Between Yesterday and Tomorrow
- Neil Gordon
- Sep 13
- 3 min read
The Ice Curtain Separating Little Diomede and Big Diomede

On my recent journey to Alaska’s far west frontier, I found myself in Unalakleet, a small Inupiat village nestled against the Bering Sea. There, among the frozen shorelines and stories carved from ice, I listened and learned—one of those stories I shared earlier in a Substack called: The Frozen Kings of Unalakleet.
But there was another tale—one not of myth, but of geography, history, and time itself.
Just 150 miles northwest of Unalakleet lie two rocky sentinels in the Bering Strait: Little Diomede (U.S.) and Big Diomede (Russia). Only 2.5 miles of frigid water separate them, yet they live nearly a full day apart. The invisible International Date Line cuts between the islands, giving rise to their poetic nicknames: “Yesterday Island” and “Tomorrow Island.” From the American shore, you can literally look across the water and see tomorrow.
For thousands of years, the Inupiat and Yupik peoples crossed freely between the islands. By dogsled over winter ice or by boat in the brief Arctic summers, they shared kinship, culture, and trade. The Bering Strait wasn’t a barrier, but a pathway.
That changed after World War II. In 1948, the Soviet Union forcibly removed the Inuit people from Big Diomede and turned the island into a military outpost. Families who once visited across the ice were suddenly divided by what came to be called the “Ice Curtain.” Relatives became unreachable, separated not only by water and politics, but by time itself.
Elders on Little Diomede remember how suddenly the visits ended. One year, cousins came over with walrus meat and seal oil; the next, they were gone. Weddings, too, had once crossed the strait. A young woman from Big Diomede might marry a man from Little Diomede, and the entire community would sled across the ice to feast together. “It wasn’t two islands,” one elder explained, “it was one family with water in between.”
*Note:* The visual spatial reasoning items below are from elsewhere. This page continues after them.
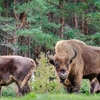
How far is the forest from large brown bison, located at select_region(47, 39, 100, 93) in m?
19.1

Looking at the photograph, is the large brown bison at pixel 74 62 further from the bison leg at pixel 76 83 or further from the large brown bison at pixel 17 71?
the large brown bison at pixel 17 71

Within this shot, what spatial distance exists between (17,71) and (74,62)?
211cm

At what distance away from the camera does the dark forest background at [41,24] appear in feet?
121

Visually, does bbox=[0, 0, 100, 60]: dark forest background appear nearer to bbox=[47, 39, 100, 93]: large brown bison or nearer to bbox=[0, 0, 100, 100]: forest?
bbox=[0, 0, 100, 100]: forest

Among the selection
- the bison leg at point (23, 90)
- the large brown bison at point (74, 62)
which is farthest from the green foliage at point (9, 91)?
the large brown bison at point (74, 62)

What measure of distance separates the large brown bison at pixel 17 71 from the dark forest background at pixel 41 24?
19693mm

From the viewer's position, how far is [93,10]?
46.8 m

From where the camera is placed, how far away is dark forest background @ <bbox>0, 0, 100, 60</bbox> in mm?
36812

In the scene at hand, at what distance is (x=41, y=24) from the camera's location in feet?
129

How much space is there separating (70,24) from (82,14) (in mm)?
5205

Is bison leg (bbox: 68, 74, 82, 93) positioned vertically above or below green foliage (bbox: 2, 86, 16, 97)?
above

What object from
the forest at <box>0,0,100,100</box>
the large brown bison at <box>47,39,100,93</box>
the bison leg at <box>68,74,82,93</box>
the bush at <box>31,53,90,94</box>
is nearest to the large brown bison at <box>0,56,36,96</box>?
the large brown bison at <box>47,39,100,93</box>

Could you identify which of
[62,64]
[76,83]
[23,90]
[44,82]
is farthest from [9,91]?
[62,64]

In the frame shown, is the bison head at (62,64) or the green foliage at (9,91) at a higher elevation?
the bison head at (62,64)
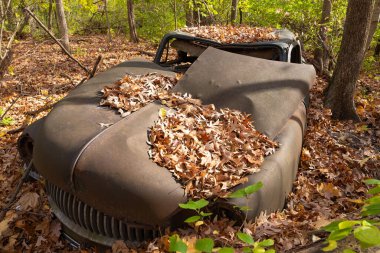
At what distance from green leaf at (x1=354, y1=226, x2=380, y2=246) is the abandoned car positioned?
4.32 ft

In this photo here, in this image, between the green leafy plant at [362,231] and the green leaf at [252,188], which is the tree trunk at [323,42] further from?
the green leafy plant at [362,231]

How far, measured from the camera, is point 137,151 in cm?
249

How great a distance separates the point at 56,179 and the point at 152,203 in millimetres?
835

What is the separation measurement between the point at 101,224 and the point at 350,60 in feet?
15.4

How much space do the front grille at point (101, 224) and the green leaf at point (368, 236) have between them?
1.61 metres

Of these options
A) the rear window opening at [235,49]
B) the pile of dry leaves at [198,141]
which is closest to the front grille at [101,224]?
the pile of dry leaves at [198,141]

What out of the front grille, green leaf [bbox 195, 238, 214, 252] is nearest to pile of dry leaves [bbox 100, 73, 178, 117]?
the front grille

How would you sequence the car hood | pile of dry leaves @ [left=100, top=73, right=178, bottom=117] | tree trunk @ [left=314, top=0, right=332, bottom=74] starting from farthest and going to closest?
tree trunk @ [left=314, top=0, right=332, bottom=74] → pile of dry leaves @ [left=100, top=73, right=178, bottom=117] → the car hood

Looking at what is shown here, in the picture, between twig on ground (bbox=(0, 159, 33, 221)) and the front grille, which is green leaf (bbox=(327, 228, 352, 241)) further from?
twig on ground (bbox=(0, 159, 33, 221))

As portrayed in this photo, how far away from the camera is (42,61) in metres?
9.86

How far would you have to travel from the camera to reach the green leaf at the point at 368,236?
981 millimetres

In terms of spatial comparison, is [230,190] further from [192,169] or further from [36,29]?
[36,29]

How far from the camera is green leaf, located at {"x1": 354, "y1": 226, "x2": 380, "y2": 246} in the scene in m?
0.98

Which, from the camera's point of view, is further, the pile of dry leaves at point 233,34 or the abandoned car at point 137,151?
the pile of dry leaves at point 233,34
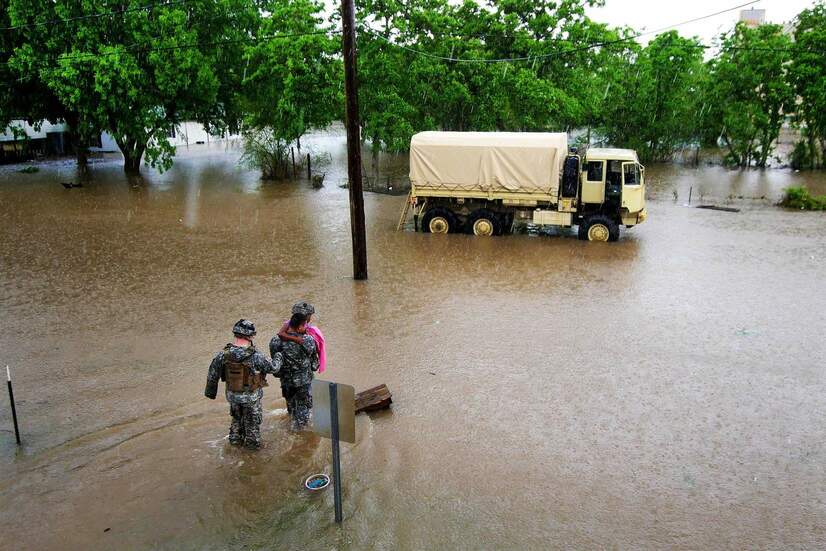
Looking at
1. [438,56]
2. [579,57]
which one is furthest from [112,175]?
[579,57]

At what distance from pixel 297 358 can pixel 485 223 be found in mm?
12246

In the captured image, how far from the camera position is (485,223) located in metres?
18.5

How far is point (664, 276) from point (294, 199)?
597 inches

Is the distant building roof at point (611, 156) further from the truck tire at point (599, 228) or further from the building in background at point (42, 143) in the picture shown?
the building in background at point (42, 143)

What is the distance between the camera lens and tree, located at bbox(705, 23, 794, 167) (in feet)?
106

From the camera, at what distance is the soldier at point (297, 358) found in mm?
6875

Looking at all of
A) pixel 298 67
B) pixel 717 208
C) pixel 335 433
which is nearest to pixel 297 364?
pixel 335 433

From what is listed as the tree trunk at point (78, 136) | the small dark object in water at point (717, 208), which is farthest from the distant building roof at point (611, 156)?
the tree trunk at point (78, 136)

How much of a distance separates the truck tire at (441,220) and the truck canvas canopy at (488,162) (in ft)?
2.31

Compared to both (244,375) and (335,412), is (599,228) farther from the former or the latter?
(335,412)

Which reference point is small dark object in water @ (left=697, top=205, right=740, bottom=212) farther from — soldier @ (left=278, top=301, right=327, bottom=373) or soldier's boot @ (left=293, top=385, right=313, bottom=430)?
soldier's boot @ (left=293, top=385, right=313, bottom=430)

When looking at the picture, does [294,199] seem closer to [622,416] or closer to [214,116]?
[214,116]

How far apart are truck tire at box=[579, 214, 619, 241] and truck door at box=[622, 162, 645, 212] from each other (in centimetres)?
62

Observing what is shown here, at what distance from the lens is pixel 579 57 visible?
27.6m
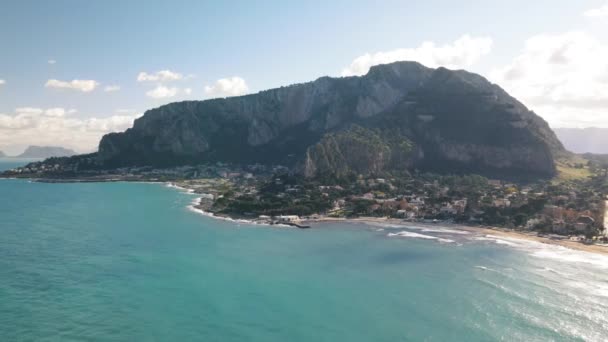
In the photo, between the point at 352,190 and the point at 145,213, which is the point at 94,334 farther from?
the point at 352,190

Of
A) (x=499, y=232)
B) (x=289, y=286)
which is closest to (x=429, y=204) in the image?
(x=499, y=232)

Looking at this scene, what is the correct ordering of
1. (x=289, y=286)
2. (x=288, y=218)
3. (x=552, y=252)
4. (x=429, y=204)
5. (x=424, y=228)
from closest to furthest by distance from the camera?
(x=289, y=286) → (x=552, y=252) → (x=424, y=228) → (x=288, y=218) → (x=429, y=204)

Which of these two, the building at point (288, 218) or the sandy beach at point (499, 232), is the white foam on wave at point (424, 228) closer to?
the sandy beach at point (499, 232)

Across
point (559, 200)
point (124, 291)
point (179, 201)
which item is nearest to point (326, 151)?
point (179, 201)

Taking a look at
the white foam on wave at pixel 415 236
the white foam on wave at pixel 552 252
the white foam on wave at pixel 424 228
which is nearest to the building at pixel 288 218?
the white foam on wave at pixel 424 228

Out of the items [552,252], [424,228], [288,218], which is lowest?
[552,252]

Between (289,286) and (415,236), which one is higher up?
(415,236)

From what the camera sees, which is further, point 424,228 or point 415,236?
point 424,228

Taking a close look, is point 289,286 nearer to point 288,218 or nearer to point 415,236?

Children, too, felt the loss. Before the separation, cousins would race dogs across the frozen strait, build snow shelters together, and share the simple joy of sliding down the rocky slopes on seal skins. “We played until our cheeks froze,” one elder recalled of his boyhood. “Then, one winter, they just never came back.” The games stopped, and the silence left behind was harder to understand than any border.
After 1948, binoculars revealed only soldiers, dogs, and watchtowers where family homes had once stood. No more news of marriages, births, or deaths traveled across the ice. “We knew our kin were out there,” one elder said, “but the soldiers had taken their place. The strait was still narrow, but the distance had become impossible.”
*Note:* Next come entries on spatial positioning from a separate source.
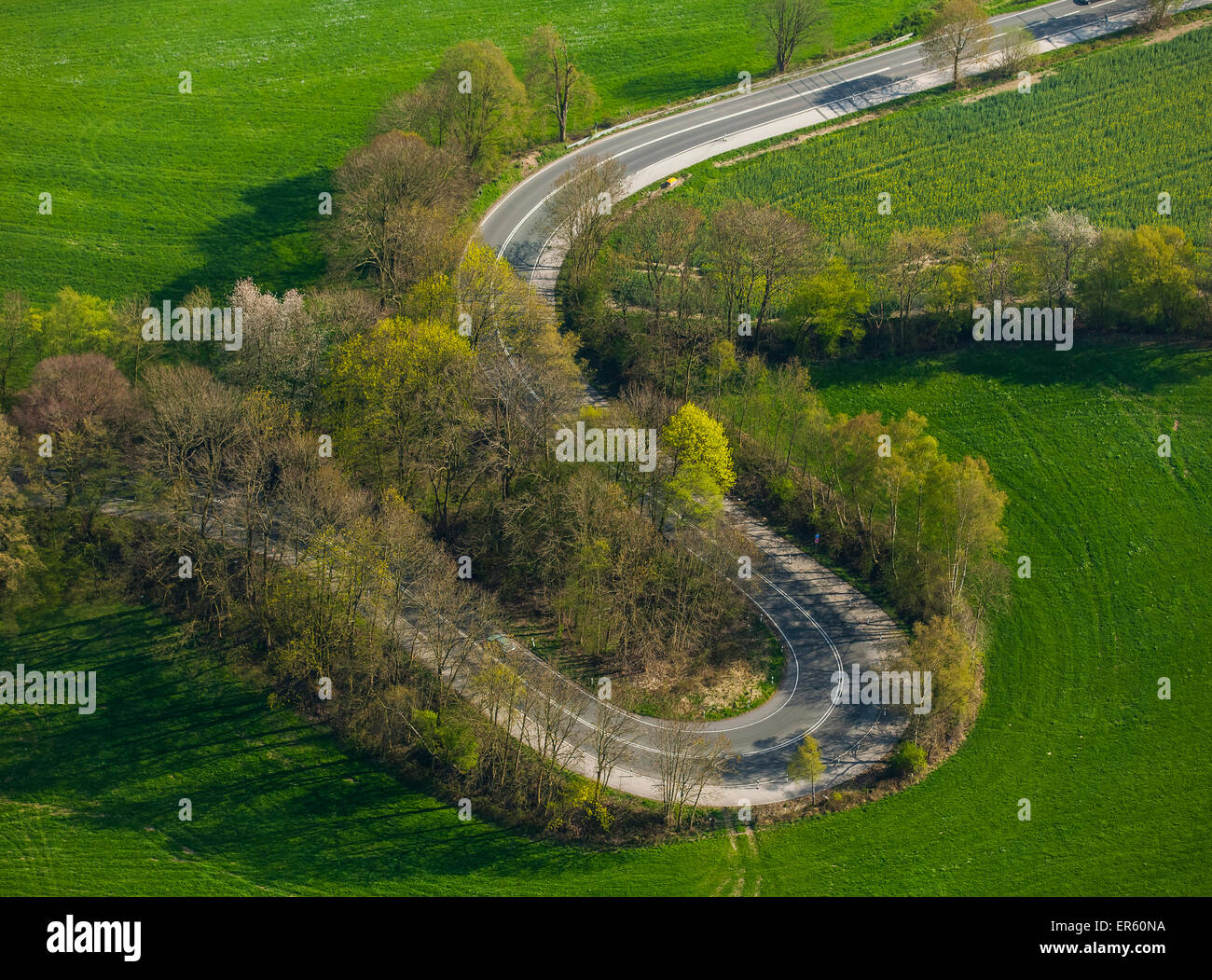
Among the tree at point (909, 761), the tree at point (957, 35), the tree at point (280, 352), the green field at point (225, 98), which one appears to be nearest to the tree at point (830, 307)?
the tree at point (280, 352)

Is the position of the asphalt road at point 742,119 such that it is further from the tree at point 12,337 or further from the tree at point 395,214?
the tree at point 12,337

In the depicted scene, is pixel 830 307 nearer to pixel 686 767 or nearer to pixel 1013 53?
pixel 686 767

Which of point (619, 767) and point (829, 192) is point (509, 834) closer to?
point (619, 767)

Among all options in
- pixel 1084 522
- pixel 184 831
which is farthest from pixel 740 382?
pixel 184 831

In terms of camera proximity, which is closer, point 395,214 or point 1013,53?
point 395,214

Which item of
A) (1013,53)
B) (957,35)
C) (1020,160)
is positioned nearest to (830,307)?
(1020,160)

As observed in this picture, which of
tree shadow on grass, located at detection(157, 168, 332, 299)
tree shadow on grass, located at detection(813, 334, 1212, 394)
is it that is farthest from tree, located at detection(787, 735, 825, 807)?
tree shadow on grass, located at detection(157, 168, 332, 299)

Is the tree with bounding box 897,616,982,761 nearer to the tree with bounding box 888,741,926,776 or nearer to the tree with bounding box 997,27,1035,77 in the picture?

Today, about 80–100 people still live on Little Diomede, clinging to a rocky slope where mail comes by helicopter and supplies by barge—when the sea allows. Across the strait, Russian border troops maintain their presence on Big Diomede. The two islands remain neighbors, yet worlds apart.
To stand on Little Diomede and look across to Big Diomede is to feel the strangeness of history pressing against the present. It is to stand on the edge of yesterday and stare into tomorrow—reminded that even the simplest lines on a map can carve wounds in families, in cultures, in memory.
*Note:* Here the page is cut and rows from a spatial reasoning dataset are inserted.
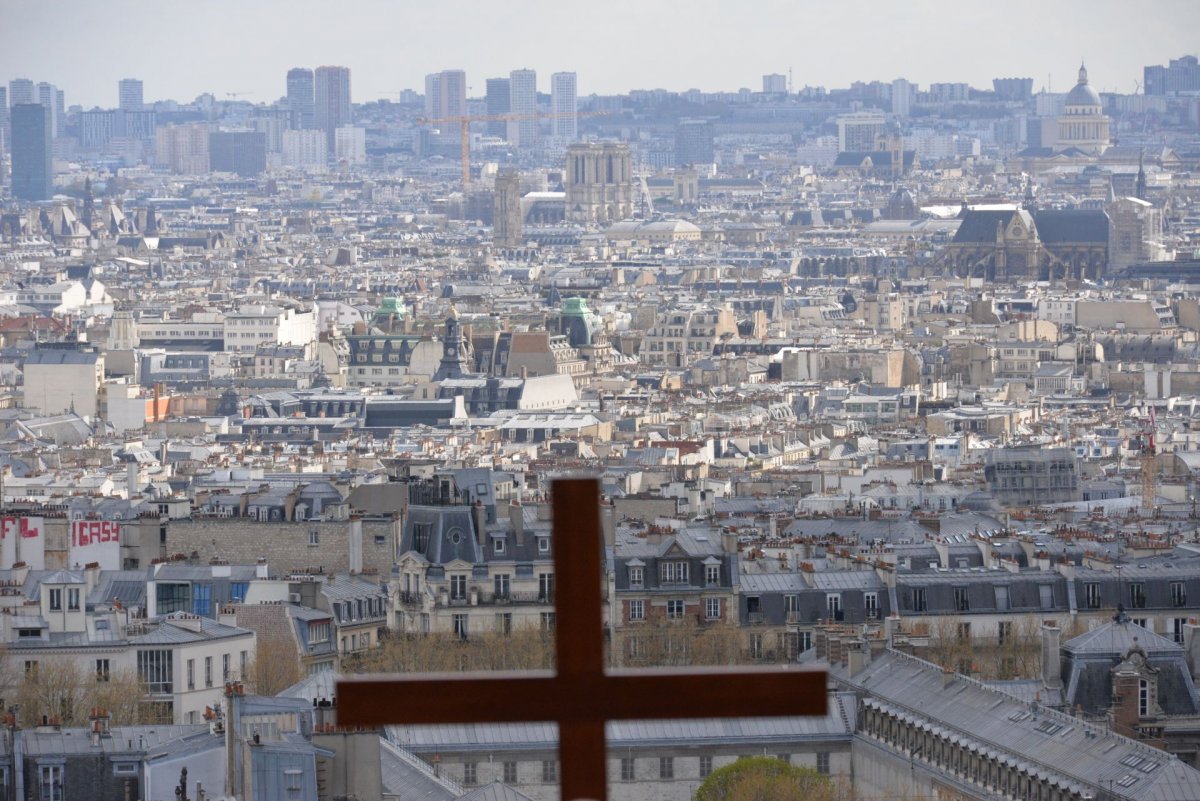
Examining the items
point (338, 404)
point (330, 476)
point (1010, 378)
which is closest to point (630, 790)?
point (330, 476)

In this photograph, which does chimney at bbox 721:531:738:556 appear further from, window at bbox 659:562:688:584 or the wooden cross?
the wooden cross

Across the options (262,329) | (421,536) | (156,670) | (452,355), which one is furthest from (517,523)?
(262,329)

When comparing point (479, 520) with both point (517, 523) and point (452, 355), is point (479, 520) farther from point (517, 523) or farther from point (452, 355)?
point (452, 355)

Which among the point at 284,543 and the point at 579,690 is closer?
the point at 579,690

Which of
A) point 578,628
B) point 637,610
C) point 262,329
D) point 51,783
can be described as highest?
point 578,628

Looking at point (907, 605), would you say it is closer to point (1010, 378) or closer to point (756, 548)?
point (756, 548)

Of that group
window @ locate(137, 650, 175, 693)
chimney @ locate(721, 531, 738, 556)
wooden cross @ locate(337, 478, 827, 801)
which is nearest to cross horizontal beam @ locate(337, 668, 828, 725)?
wooden cross @ locate(337, 478, 827, 801)
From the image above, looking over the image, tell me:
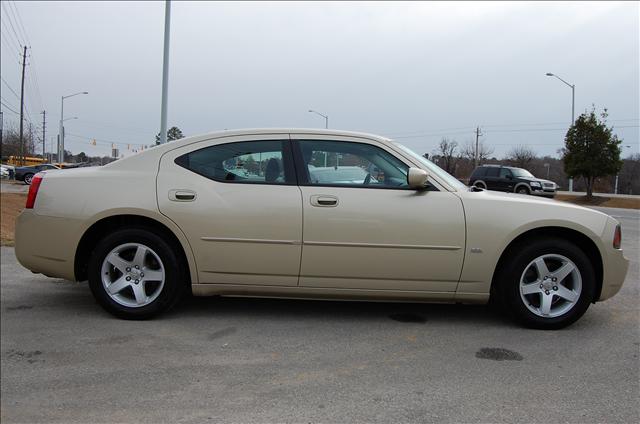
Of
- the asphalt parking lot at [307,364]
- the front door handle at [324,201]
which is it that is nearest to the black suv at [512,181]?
the asphalt parking lot at [307,364]

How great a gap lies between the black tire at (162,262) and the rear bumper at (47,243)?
22 centimetres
For me, these islands are not just curiosities of timekeeping or relics of the Cold War.
They are symbols of the stories I seek out—the places where myth and history, land and soul, brush against one another. Whether in Unalakleet, in the villages of the Kenai, or on these two islands divided by a calendar day, I find echoes of the same truth: that borders, whether drawn on maps or in our hearts, can separate us only if we forget to remember the ties that once bound us.
That is why I have begun to consider these islands as the setting for a future novel. Their strange duality—neighbors in sight yet separated by time, family bonds once close but torn apart by politics—offers a narrative landscape as rich and haunting as any I’ve encountered. I can imagine characters caught between Yesterday and Tomorrow, forced to reckon with both history’s weight and the fragile thread of human connection across the ice.
And so, in writing these stories, I am also tracing my own path—searching for the moments where the past leans forward, whispering across the ice, reminding us that yesterday and tomorrow are never so far apart as they seem.